Opinion
December 18, 1987
Appeal from the Supreme Court, Onondaga County, Murphy, J.
Present — Dillon, P.J., Doerr, Green, Balio and Davis, JJ.
Order unanimously affirmed without costs. Memorandum: In 1979, the parties entered into a separation agreement which set forth, among other things, the support obligations of defendant to plaintiff and their children. The agreement provided that its terms would be incorporated but not merged into any future divorce decree, and could be modified only by written agreement of the parties or by court order. Thereafter, in 1980, defendant obtained a divorce in the Dominican Republic, plaintiff having submitted to the jurisdiction of the foreign court.
In 1981, plaintiff commenced the present action seeking to rescind the separation agreement claiming it had been procured by fraud, duress, misrepresentation and threats. Thereafter, in February 1986, on the eve of trial and almost five years after the action had been commenced, plaintiff moved to amend her complaint to add a cause of action seeking to set aside the divorce decree issued by the Dominican Republic. The reason assigned for the request to amend the complaint was correctly stated to be that in order to attack the validity of the separation agreement incorporated into the foreign divorce decree, the foreign decree must be vacated. Counsel stated that he had only recently discovered the authority for this legal proposition in Feinberg v Feinberg ( 96 Misc.2d 443, affd 70 A.D.2d 612 [the case, in fact, was decided in 1978 and affirmed in 1979]). The court denied the motion to amend and dismissed the complaint in its entirety. We affirm.

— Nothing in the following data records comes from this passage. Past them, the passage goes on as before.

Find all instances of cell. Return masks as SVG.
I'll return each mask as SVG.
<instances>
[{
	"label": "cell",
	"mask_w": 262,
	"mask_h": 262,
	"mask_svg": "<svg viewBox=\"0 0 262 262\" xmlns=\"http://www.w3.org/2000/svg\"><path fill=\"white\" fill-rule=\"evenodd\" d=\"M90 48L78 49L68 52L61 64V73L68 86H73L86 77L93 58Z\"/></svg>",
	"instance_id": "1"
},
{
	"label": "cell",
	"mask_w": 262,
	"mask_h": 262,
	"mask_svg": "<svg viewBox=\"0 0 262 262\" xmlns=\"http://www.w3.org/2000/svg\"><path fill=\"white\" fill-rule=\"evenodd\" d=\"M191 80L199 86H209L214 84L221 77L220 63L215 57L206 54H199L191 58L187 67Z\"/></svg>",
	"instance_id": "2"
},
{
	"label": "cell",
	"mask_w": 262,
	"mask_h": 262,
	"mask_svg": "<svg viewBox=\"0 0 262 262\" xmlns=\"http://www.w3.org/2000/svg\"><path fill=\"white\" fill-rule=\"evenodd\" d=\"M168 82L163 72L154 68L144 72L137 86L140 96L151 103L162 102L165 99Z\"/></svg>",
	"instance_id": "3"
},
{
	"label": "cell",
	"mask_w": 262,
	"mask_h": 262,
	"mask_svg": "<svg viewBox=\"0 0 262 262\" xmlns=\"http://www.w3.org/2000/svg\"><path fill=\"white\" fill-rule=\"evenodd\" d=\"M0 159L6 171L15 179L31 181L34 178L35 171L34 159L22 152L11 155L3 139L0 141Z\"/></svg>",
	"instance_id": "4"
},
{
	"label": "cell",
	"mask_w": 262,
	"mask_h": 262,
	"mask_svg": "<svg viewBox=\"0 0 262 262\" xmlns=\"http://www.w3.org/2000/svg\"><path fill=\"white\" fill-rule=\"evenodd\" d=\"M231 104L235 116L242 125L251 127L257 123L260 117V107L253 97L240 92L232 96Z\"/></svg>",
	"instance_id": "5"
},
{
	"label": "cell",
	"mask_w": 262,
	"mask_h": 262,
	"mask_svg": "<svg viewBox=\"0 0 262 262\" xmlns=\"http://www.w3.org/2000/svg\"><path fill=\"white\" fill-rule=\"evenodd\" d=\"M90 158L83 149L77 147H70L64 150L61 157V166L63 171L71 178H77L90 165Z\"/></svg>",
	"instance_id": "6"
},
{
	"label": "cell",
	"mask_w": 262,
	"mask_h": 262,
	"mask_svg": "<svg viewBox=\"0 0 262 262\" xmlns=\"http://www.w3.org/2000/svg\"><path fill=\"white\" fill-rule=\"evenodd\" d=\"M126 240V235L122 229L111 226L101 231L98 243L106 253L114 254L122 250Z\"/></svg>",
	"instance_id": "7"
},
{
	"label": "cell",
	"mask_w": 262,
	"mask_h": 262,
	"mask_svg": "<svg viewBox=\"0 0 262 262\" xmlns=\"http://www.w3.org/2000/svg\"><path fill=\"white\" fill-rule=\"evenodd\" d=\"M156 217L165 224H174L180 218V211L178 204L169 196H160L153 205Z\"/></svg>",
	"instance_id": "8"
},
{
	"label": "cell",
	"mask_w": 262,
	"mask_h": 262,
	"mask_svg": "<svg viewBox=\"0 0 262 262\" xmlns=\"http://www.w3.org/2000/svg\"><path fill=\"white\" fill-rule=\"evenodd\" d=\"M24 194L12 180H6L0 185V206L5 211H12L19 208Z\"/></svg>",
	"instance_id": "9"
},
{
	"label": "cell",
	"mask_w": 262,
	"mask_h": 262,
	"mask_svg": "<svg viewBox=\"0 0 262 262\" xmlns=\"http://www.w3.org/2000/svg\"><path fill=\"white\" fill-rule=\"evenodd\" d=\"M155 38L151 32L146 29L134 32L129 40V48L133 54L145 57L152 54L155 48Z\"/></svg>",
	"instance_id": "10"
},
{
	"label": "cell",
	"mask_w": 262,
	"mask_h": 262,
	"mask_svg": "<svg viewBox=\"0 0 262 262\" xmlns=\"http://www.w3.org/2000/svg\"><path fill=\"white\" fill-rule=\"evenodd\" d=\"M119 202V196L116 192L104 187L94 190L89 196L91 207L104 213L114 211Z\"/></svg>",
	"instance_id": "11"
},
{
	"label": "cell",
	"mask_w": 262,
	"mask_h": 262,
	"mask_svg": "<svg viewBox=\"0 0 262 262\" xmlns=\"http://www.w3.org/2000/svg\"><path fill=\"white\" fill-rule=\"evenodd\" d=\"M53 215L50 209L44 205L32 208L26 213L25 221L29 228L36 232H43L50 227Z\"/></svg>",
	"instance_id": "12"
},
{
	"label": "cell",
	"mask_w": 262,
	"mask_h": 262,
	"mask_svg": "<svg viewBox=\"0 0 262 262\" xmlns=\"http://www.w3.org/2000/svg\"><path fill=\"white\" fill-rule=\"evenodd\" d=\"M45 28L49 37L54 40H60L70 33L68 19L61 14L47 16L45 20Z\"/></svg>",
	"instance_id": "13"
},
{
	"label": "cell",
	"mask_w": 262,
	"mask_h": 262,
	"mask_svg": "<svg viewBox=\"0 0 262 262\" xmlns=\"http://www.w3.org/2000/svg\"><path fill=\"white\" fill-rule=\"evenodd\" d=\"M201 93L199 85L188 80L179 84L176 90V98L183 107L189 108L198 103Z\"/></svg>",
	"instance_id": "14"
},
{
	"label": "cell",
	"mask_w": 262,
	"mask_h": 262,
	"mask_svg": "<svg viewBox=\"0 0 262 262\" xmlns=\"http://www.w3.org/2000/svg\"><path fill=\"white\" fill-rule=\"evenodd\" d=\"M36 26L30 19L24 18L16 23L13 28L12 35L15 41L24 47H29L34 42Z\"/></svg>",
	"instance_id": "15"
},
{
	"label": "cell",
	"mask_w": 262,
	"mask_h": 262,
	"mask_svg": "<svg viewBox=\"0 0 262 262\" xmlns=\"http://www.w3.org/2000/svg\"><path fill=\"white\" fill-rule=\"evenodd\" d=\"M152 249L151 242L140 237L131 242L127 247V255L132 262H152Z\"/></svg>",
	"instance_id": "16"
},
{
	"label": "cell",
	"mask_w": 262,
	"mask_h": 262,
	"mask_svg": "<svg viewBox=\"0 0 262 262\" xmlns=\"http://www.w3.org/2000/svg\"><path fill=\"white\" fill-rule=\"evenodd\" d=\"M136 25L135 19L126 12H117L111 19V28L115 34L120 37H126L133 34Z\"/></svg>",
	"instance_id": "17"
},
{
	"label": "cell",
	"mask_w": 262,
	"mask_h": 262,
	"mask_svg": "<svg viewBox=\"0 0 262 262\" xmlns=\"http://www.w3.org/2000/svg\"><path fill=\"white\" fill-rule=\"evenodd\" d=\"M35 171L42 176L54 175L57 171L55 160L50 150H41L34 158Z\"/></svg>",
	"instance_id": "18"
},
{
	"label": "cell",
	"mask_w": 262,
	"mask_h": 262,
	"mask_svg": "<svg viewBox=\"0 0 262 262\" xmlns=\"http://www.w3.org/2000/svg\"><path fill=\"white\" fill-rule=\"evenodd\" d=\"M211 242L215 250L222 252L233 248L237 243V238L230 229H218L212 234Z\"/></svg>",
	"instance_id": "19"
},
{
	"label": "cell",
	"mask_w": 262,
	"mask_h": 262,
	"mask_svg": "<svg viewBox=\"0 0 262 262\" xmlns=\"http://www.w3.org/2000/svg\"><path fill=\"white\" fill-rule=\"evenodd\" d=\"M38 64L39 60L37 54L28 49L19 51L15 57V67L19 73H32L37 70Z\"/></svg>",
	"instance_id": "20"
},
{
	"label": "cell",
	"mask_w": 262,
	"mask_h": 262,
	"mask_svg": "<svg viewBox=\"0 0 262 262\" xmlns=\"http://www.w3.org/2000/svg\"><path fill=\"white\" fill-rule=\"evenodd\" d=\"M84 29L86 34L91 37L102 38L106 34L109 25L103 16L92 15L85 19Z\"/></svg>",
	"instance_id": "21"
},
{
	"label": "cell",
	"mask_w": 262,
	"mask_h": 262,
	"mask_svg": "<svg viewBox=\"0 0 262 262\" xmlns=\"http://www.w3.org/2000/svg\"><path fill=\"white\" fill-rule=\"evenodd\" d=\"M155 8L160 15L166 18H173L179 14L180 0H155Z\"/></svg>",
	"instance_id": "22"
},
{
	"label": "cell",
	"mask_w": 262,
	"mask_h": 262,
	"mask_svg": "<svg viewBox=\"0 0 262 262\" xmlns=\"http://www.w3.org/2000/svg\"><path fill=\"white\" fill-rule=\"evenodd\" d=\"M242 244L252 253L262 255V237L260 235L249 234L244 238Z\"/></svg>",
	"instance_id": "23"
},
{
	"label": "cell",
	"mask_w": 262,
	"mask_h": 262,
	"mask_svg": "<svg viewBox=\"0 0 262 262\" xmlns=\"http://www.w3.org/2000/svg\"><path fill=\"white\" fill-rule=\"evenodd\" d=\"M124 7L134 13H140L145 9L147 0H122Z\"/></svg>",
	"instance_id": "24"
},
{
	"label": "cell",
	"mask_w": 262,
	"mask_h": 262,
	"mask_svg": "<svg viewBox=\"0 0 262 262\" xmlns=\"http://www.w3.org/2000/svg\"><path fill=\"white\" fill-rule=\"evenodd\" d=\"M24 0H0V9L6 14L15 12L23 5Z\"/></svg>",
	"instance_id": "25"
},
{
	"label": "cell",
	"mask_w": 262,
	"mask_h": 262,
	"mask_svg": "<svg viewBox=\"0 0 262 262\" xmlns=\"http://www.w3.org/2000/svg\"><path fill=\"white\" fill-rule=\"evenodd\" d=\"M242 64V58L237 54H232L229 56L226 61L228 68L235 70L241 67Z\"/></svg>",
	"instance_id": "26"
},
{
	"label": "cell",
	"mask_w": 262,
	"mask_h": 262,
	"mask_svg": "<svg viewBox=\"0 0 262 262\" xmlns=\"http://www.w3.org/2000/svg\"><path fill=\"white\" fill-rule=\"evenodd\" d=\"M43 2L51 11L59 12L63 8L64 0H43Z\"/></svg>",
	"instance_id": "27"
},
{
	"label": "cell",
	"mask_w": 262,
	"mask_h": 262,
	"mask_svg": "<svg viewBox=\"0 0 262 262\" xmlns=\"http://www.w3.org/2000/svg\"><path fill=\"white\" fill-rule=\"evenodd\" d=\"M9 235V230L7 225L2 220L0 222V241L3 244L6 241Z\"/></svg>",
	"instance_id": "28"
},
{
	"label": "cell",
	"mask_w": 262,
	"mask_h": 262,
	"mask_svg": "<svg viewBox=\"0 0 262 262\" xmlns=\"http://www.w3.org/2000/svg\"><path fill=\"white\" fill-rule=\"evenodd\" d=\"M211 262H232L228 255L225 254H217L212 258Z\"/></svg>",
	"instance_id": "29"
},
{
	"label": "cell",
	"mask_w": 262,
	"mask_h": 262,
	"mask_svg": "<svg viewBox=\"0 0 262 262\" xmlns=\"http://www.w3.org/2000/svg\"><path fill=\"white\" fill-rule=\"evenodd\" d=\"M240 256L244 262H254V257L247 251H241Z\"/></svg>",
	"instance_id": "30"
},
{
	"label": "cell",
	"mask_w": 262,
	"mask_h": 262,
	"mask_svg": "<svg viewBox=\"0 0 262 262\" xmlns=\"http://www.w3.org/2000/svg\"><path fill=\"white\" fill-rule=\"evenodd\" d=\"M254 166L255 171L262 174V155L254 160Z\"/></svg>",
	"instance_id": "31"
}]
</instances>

It is well settled that a party to a separation agreement may not attack the validity of the agreement after it has been incorporated into a valid, bilateral foreign decree of divorce (Galyn v Schwartz, 56 N.Y.2d 969, 972; Greschler v Greschler, 51 N.Y.2d 368, 376-377; Resslhuber v Resslhuber, 57 A.D.2d 552; Fink v Goldblatt, 18 A.D.2d 629, affd 13 N.Y.2d 957). There exists an exception to this general rule, however. "The principle appears to be well established that a collateral attack on the underlying separation agreement is permissible in this State if the law of the jurisdiction rendering the judgment would allow an attack on its own judgment on the grounds alleged in the New York action" (Eilenberg v Eilenberg, 89 A.D.2d 945, 947; see also, Feinberg v Feinberg, 40 N.Y.2d 124, 127). The laws of the Dominican Republic do not allow such a collateral attack on the agreement while the judgment remains in full force and effect (Feinberg v Feinberg, 96 Misc.2d 443, affd 70 A.D.2d 612, supra).
In her first amended complaint some five years earlier, plaintiff did not mount an attack on the foreign decree for lack of jurisdiction of that forum nor did she seek to vacate the decree. She is now guilty of laches and her unwarranted delay in seeking to attack the Dominican Republic decree should not be countenanced. Defendant would be greatly prejudiced by this late attack on the divorce decree because, relying on the validity of this divorce, he remarried and two children have been born of this remarriage. The court did not abuse its discretion in denying the motion to amend the complaint.